Fourteen women rescued from ‘eugenics surrogate’ baby trafficking ring in Thailand
BANGKOK, February 25, 2011 (LifeSiteNews.com) - Fourteen Vietnamese women have been rescued from what appears to be sexual slavery in the compound of a surrogate baby trafficking ring in Thailand, according to local media reports.
Nine of the fourteen women reportedly said that they had been lured to the operation with promises of large payments for giving birth as surrogates, while four said that they had been tricked, according to Major General Manu Mekmok, who leads immigration investigations in Thailand.
“This is illegal and inhuman. In some cases it looks like they were raped,” Public Health Minister Jurin Laksanawisit told the press.

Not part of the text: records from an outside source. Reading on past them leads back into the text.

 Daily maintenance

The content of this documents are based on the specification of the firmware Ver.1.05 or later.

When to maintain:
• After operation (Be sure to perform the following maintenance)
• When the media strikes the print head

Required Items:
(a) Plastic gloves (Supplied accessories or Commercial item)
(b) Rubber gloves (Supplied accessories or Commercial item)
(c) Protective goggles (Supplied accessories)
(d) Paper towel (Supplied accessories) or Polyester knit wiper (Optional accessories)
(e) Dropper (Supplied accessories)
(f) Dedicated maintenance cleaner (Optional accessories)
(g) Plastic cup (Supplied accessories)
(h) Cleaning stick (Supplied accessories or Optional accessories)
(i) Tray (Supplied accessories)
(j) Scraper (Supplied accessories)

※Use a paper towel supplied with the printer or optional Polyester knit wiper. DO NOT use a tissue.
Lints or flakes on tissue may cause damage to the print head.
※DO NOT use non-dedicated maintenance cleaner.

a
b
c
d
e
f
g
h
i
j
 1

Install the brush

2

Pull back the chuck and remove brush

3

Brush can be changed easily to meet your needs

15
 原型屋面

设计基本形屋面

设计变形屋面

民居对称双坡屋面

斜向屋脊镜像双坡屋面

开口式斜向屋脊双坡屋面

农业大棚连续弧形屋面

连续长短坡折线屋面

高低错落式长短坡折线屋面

Thai authorities said that the illegal company, called “Baby 101”, had confiscated the women’s passports and refused to return them unless they agreed to cooperate as surrogate mothers. The Thai government discovered the ring after some of the women emailed the Vietnamese embassy.
“Baby 101”, which describes itself as a “eugenics surrogate” service, displays pictures of its surrogate mothers living in in the compound on its website (http://www.baby-1001.com/eng/about.htm). The women were paid 5,000 USD per baby, while clients paid 32,000 USD plus expenses.
“We could create the finest procreation condition for your baby, mainly through the efficient embryo refining, only the superior left for implanting,” the company boasts on its website. It does not mention what becomes of human embryos that fail its eugenic standards.
“In the community where the accommodation is located, there are security lookout in every entrance, severely control the person and vehicles that pass in and out to the community, the guards routinely patrol around 24 hours a day all year,” the company also states, going on to tout a clean environment that is “safe for surrogates living inside.”
Commercial surrogacy is illegal in Thailand. Only close relatives can act as surrogates, and cannot receive payment. The Thai parliament is currently considering legislation that would apply stiff fines and long prison sentences to those convicted of operating surrogacy rings.
“We have to take the issue seriously, otherwise we will become a place for human trafficking involving surrogacy,” Jurin told reporters.